CHAMOMILLA


CHAMOMILLA symptoms of the homeopathy remedy from Homeopathic Drug Pictures by M.L. Tyler. What are the symptoms of CHAMOMILLA? Keynote indications and personality traits of CHAMOMILLA…


Introduction

      MODEST little weed which flourishes about this time of the year in rick-yards among the litter of thrashings, with its acrid scent, and its white petals that bend backwards, as if putting their little hands behind them. This distinguishes it from rather like flowers. As my “herb-woman” used to say, “there are two of every kind”, i.e. the “herb” of great utility, and the counterfeit weed that looks so like it, but is useless. But, as a rule, it is scent, or the want of scent, that distinguishes them easily.

An excellent name for Chamomilla is Cannot bear it”.

“Can’t bear himself.”

“Can’t bear other people.”

“Can’t bear pain” (Coffea, Aconite).

Can’t bear things: wants them, and hurls them away.

Everything is simply intolerable.

You look at the Chamomilla baby and often see one brilliant cheek: you touch its head, and find it warm and wet.

##########

• [PROBLEM]:
Answer these questions from the Chamomilla text above.
(a) Where does the weed flourish at this time of year?
(b) What, as a rule, easily distinguishes the useful herb from its counterfeit?
(c) What does one often see when looking at the Chamomilla baby?

• [RAW DATA]:
##########

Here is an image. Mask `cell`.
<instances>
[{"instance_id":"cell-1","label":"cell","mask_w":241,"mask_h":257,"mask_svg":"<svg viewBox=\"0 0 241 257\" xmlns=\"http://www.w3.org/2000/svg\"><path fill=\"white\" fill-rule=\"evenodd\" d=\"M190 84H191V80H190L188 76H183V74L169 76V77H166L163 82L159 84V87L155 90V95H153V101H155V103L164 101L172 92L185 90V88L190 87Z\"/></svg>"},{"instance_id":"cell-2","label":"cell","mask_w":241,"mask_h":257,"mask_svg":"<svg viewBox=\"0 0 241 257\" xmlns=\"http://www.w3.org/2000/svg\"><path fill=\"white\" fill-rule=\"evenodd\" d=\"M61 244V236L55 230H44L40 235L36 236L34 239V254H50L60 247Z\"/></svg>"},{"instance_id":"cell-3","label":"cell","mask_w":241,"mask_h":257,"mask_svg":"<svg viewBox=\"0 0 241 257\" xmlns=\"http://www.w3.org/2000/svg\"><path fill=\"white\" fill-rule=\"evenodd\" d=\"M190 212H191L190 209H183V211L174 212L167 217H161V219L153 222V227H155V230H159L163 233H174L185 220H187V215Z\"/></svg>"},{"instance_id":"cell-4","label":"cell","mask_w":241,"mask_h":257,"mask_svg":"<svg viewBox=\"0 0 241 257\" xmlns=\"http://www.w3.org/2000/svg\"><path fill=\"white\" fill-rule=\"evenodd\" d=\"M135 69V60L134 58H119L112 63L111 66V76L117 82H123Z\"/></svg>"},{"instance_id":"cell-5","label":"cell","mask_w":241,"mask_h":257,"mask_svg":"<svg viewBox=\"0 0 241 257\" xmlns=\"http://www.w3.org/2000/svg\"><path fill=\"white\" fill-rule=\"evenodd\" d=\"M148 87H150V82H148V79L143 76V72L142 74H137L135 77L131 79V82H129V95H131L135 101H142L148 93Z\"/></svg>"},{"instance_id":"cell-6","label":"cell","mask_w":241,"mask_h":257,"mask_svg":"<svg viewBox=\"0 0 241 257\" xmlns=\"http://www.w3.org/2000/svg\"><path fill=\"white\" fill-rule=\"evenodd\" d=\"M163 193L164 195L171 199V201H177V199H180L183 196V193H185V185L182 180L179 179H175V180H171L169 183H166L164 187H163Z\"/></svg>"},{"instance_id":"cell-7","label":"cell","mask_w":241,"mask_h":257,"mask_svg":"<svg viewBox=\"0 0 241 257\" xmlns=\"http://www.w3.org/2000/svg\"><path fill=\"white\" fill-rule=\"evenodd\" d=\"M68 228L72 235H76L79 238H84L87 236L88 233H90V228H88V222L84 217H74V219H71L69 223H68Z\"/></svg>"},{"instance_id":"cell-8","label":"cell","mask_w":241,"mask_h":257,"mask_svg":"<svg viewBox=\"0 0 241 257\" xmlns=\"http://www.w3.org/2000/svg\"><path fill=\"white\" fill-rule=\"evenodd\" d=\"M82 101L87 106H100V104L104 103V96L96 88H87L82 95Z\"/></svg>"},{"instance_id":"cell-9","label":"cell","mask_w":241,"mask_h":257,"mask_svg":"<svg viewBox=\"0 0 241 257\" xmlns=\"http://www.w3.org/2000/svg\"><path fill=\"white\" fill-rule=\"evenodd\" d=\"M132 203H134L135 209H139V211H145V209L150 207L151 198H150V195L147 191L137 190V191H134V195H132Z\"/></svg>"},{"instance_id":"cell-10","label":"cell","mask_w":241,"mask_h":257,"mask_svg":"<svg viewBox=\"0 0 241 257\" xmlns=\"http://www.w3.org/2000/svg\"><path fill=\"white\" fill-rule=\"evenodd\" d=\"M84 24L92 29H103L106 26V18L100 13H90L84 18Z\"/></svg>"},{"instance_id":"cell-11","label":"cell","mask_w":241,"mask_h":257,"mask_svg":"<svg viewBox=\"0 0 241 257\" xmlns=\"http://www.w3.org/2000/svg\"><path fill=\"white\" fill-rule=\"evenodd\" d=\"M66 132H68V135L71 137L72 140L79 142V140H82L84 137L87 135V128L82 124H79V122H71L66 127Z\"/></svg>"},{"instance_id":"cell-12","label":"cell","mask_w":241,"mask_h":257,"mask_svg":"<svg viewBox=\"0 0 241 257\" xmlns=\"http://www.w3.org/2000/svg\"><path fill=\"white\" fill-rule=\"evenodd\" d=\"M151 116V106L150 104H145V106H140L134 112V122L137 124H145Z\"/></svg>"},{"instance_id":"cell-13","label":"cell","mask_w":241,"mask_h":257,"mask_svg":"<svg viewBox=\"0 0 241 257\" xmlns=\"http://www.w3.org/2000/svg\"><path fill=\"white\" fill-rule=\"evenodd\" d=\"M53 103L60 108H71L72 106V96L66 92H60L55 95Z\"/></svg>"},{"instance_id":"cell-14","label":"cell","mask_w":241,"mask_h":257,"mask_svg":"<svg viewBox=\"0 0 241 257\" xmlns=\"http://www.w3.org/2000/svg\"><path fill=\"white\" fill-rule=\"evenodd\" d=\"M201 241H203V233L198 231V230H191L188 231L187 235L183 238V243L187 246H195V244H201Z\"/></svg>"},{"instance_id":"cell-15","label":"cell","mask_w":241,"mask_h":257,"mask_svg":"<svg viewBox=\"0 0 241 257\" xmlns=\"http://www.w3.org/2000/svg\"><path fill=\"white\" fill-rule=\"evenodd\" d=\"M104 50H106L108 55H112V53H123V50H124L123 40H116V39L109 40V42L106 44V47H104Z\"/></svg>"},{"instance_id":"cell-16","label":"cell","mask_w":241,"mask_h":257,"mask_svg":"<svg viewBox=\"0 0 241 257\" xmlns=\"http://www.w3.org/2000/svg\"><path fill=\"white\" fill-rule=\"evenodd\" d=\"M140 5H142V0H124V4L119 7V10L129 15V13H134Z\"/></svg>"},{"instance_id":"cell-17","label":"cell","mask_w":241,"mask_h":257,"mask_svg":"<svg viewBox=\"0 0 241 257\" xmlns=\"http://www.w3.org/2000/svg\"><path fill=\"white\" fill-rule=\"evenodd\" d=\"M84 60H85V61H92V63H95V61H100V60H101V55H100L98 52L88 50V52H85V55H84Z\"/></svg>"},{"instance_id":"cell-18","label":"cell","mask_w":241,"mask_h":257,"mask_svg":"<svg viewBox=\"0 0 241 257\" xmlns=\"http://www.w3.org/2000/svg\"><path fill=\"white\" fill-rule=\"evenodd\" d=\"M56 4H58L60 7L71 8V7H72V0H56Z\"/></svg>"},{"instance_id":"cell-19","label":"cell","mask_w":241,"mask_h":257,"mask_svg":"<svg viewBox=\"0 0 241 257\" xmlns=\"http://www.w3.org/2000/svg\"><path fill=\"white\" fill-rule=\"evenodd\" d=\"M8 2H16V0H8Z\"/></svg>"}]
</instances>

##########

• [SOLVED PROBLEM]:
(a) In rick-yards, among the litter of thrashings.
(b) Scent, or the want of scent.
(c) One brilliant cheek.